Form 8-K
 
 
UNITED STATES
SECURITIES AND EXCHANGE COMMISSION
Washington, D.C. 20549
FORM 8-K
CURRENT REPORT
Pursuant to Section 13 OR 15(d) of The Securities Exchange Act of 1934
Date of Report (Date of earliest event reported): December 17, 2009
Genesis Fluid Solutions Holdings, Inc.
(Exact name of registrant as specified in its charter)
         
Delaware   333-148346   98-0531496
         
(State or other jurisdiction
of incorporation)
  (Commission File Number)   (IRS Employer Identification No.)
     
6660 Delmonico Drive
Suite 242-D
Colorado Springs, CO
   

80919
     
(Address of principal executive offices)   (Zip Code)
Registrant’s telephone number, including area code: (719) 359-5215
(Former name or former address, if changed since last report.)
Check the appropriate box below if the Form 8-K filing is intended to simultaneously satisfy the filing obligation of the registrant under any of the following provisions:
o   Written communications pursuant to Rule 425 under the Securities Act (17 CFR 230.425)
 
o   Soliciting material pursuant to Rule 14a-12 under the Exchange Act (17 CFR 240.14a-12)
 
o   Pre-commencement communications pursuant to Rule 14d-2(b) under the Exchange Act (17 CFR 240.14d-2(b))
 
o   Pre-commencement communications pursuant to Rule 13e-4(c) under the Exchange Act (17 CFR 240.13e-4(c))
 
 


 

Item 5.02.  
Departure of Directors or Certain Officers; Election of Directors; Appointment of Certain Officers; Compensatory Arrangements of Certain Officers.
Genesis Fluid Solutions Holdings, Inc. (the “Company”) hired Martin Hedley as its Chief Executive Officer, effective as of December 14, 2009. Pursuant to a Consulting Agreement entered into with Sharp Resources, Inc., a firm for which Mr. Hedley serves as vice president (the “Consulting Agreement”), Mr. Hedley agreed to serve as Chief Executive Officer of the Company for an initial period of two months, which period can be extended by the Company pending execution of a longer term employment agreement.
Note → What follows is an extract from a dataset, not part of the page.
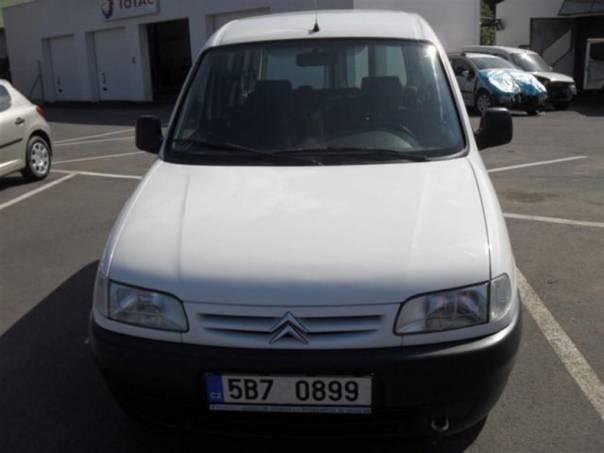 Citroën Berlingo 1.9 D, foto 1 Auto – moto , Automobily | spěcháto.cz - bazar, inzerce zdarma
The Company will pay Mr. Hedley $875 per day, as consideration for his services, plus reasonable out-of-pocket expenses incurred by him.
Pursuant to the terms of the Consulting Agreement, Mr. Hedley may not compete with the business of the Company for a period of five years, may not solicit employees of the Company for a period of three years or interfere with relationships with clients or other third parties for a period of three years. In addition, Mr. Hedley will indemnify the Company for liabilities incurred by the Company caused by his gross negligence, willful misconduct or fraud.
Mr. Hedley, 53 years old, has been funding and managing early growth stage companies in the aerospace, engineering and technology industries since 2002. Prior to that, he held senior management roles with several companies including divisions of: Citibank, where he served as Vice-President from 1997 to 2002; Chase Bank, where he served as Vice President from 1995 to 1997; and American Airlines, where he served in multiple roles from 1981 to 1995. Mr. Hedley has a bachelor’s degree from the University of Newcastle, UK and holds an Advanced Management qualification in Finance from Harvard University. He also serves on the Board of Directors of Sharp Resources, Inc.
There is no family relationship between Mr. Hedley and any other executive officer or director of the Company. In addition, other than the Consulting Agreement, Mr. Hedley has not had a direct or indirect material interest in any transaction in which the Company was a participant.
Item 8.01. Other Events.
On December 17, 2009, the Company issued a press release announcing the hiring of Martin Hedley as its chief executive officer. The press release is attached hereto as Exhibit 99.1 and is incorporated herein by reference.
Item 9.01. Financial Statements and Exhibits.
(d) Exhibits.
     
Exhibit No.   Description
 
   
10.1
  Consulting Agreement between Genesis Fluid Solutions Holdings, Inc. and Sharp Resources, Inc.
 
   
99.1
  Press Release dated December 17, 2009

 

 


 

SIGNATURES
Pursuant to the requirements of the Securities Exchange Act of 1934, the Registrant has duly caused this report to be signed on its behalf by the undersigned thereunto duly authorized.
Date: December 21, 2009
         
  GENESIS FLUID SOLUTIONS HOLDINGS, INC.
 
 
  By:   /s/ Carol Shobrook    
    Name:   Carol Shobrook   
    Title:   Chief Operating Officer   

 

 


 

         
EXHIBIT INDEX
     
Exhibit No.   Description
 
   
10.1
  Consulting Agreement between Genesis Fluid Solutions Holdings, Inc. and Sharp Resources, Inc.